Oh, and all professional sports that don't have women players are sexist.

More people believe UFO's are aliens than believe....

You knew this but I wanted to make it official:  Recent surveys show the percentage of Americans who believe UFO's are alien spacecraft is seven times higher than the percentage that trust the federal gummint to "almost always do the right thing."

Admittedly, a full 24 percent of respondents said they thought the fed gummint did the right thing "most or almost all the time," but that's hardly a rousing assessment, since it means thee-quarters think the gummint manages to do the wrong thing most of the time.

Either way, no surprise.

I'm waiting for the poll that asks, Do you believe either congress or Mr. Obama are deliberately pushing policies that will destroy free enterprise or freedom as we've known it in the past?"
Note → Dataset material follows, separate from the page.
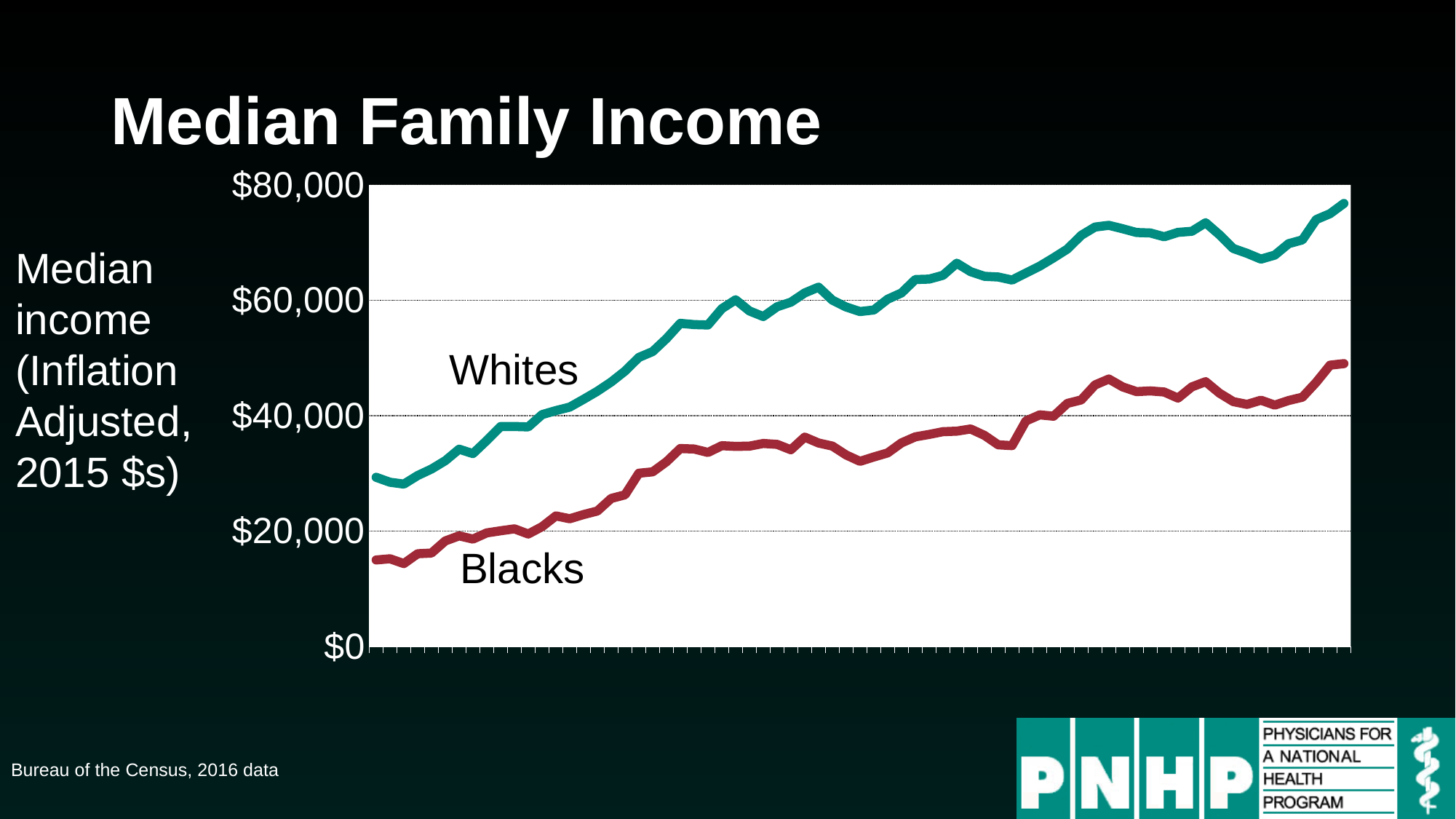
Which series is higher throughout the chart, Whites or Blacks? Whites Does the Whites series generally rise or fall from left to right across the chart? rise Is the value for Blacks at the left end of the chart greater or less than $20,000? less Is the value for Whites at the right end of the chart greater or less than $60,000? greater What is the highest value shown on the vertical axis of the chart? $80,000 What is the title of the chart on the slide? Median Family Income Does the Blacks series generally rise or fall from left to right across the chart? rise Is the value for Blacks at the right end of the chart greater or less than $40,000? greater What kind of chart is shown on the slide? line chart How many data series are plotted on the chart? 2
Democrats trust Obama--here are some of the reasons

Democrats apparently trust Obama.  Here are a few of the reasons:

"As soon as I take office I will close the U.S. military prison at Guantanamo."  (Last I heard it's still open.)

He said spending $800 Billion (borrowed from China) on "shovel-ready jobs" --a.k.a. the Stimulus Program--would reduce unemployment to around 5 percent.  (Unemployment stayed at almost ten percent for a couple of years--or even higher, depending on whether you believe the official figures.  VP Biden later admitted "There were no shovel-ready jobs.")

$26 Billion in gummint grants to so-called "green energy" companies--virtually all owned by Obama cronies, and virtually all of which quickly went bankrupt--most after giving sweetheart bonuses to their founders.

"If you like your health care, you'll be able to keep it."  How's that working out for ya?

Had his minion, U.S. ambassador to the U.N. Susan Rice, hit every one of the big five Sunday morning news shows to tell everyone in the country that the attack on the "consular annex" in Benghazi was the result of a "spontaneous demonstration" about a bad video on the internet, that got out of control.  (Later this was shown to be wrong, but served the vital purpose of injecting confusion at a critical time.)

He's directed his FBI to avoid finding any evidence that high-ranking IRS execs conspired with Obama officials to abuse conservative organizations.

Expanded the program of using armed drones, which are now used to kill Americans overseas, without trial.

Yeah, really trustworthy guy, that one.